A minute later Ray eased into the garden with a bundle under his shirt and opened the shed lock. With a glance back at the house, he slipped inside. He hefted the bags of peat moss. His father's guns were right where he'd left them, along with the boxes of ammunition. He lifted the Glock, always surprised by how heavy it was. Swung it around, dry fired. His father had taught him how to shoot, taken him to the NYPD firing range in Queens. But he'd never liked guns. Nor the men who worshipped them, fetishized their power. He put the Glock back, added the guns he'd taken from the Chinese guys, ammo removed, then reset the bags on top. He thought of the two Mexican girls. Who would do that, what kind of sick person would kill that way? And Jin Li had been in that car? If the killer or killers knew that now, then she was still in danger. What if they had been after her in particular? This hadn't occurred to him before. A wave of protective fury went through him. I will find her, he thought. I'm going to find Jin Li and then I'm going to find the man who wanted to kill her.

7

The Russian was coming back for her, climbing the stairs with a slow, ominous tread, and he pushed open the door that led to the room full of boxes. He carried a paper bag with him. Jin Li had moved her small bundle of things to another part of the second floor, far from the window, in case he came looking. And now she was glad she'd done that. She watched him through a crack in the wall of boxes. He was in his fifties with slicked-back hair and the strange tattoos on his hands. She didn't like the tattoos; they looked like bugs. He hoisted his pants and looked about.

"Yes, I know you are in here, Chinese girl," he called. "I know you are hiding. I know you understand English, all these things I say."

The Russian went directly to the spot where she'd been before, inspecting the boxes carefully. He stopped, bent over, and picked up something. "You left something, Chinese girl," he called. He seemed to be holding something between his fingers, but she could not see what it was from across the room. "I have it right here," he called tauntingly. "You left long very nice black hair."

Instinctively she touched her head, as if to feel the hair's absence.

"I like this hair," called the Russian. "It is beautiful thing. But not as beautiful as you."

These words sent a ripple of dread through Jin Li's stomach.

"You see, I remember you, Chinese girl. I remember when you looked at this building. Maybe something like four months ago. You were wearing fancy clothes and shoes. Big businesswoman clothes. You never give back key. I know that. For most people, okay. But I notice this thing. Of course I do! I notice it because never has pretty Chinese lady come to look at building. Now I know you are here and I know those men are look for you. They told me the place where they stay."

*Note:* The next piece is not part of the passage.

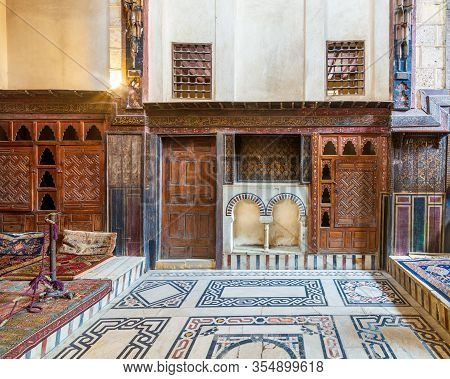 Cairo, Egypt- February 22 2020: Wooden Painted Floral Patterns, Embedded Arched Niche, Wooden Door,
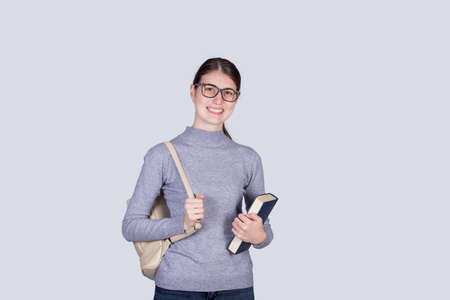 Confident student girl going to school holding one books and carrying her backpack. Cheerful student girl with positive face expression isolated on white background.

He sat on one of the boxes and lit a cigarette. "I think you need to talk to me. Those men will pay me to tell them you are here. They told me one thousand dollars if I tell them you are here. But they look like bad men to me. And you are pretty girl." He smoked contemplatively, holding the butt up as he spoke, as if he were speaking to the cigarette itself. "Why do they want to find you? There seems to be so much pressures with this Chinese man with the funny tape on his nose, you know? Why are they look for you? I ask myself this interesting question. So I think maybe you want to talk to me a little bit. Talk to lonely Russian man. Russian and Chinese people, it is good thing. I am kind Russian man, you will see." He opened his bag. "There is juice and bagels and apples in here," he said, setting down the bag. "This is good for energy. Help you think a lot. I want you to think about being friendly to lonely Russian man. If you are friendly to me just only one time, then I will tell Chinese man you are gone, you not here. This is good deal for you, I think. I think maybe you liked me a little bit before and so you will think yes, maybe this is good deal. Just one time. There is good mattress downstairs, I put blanket. I am going to come back in a little while, maybe one hour. This time I will lock the door downstairs. You cannot get out now."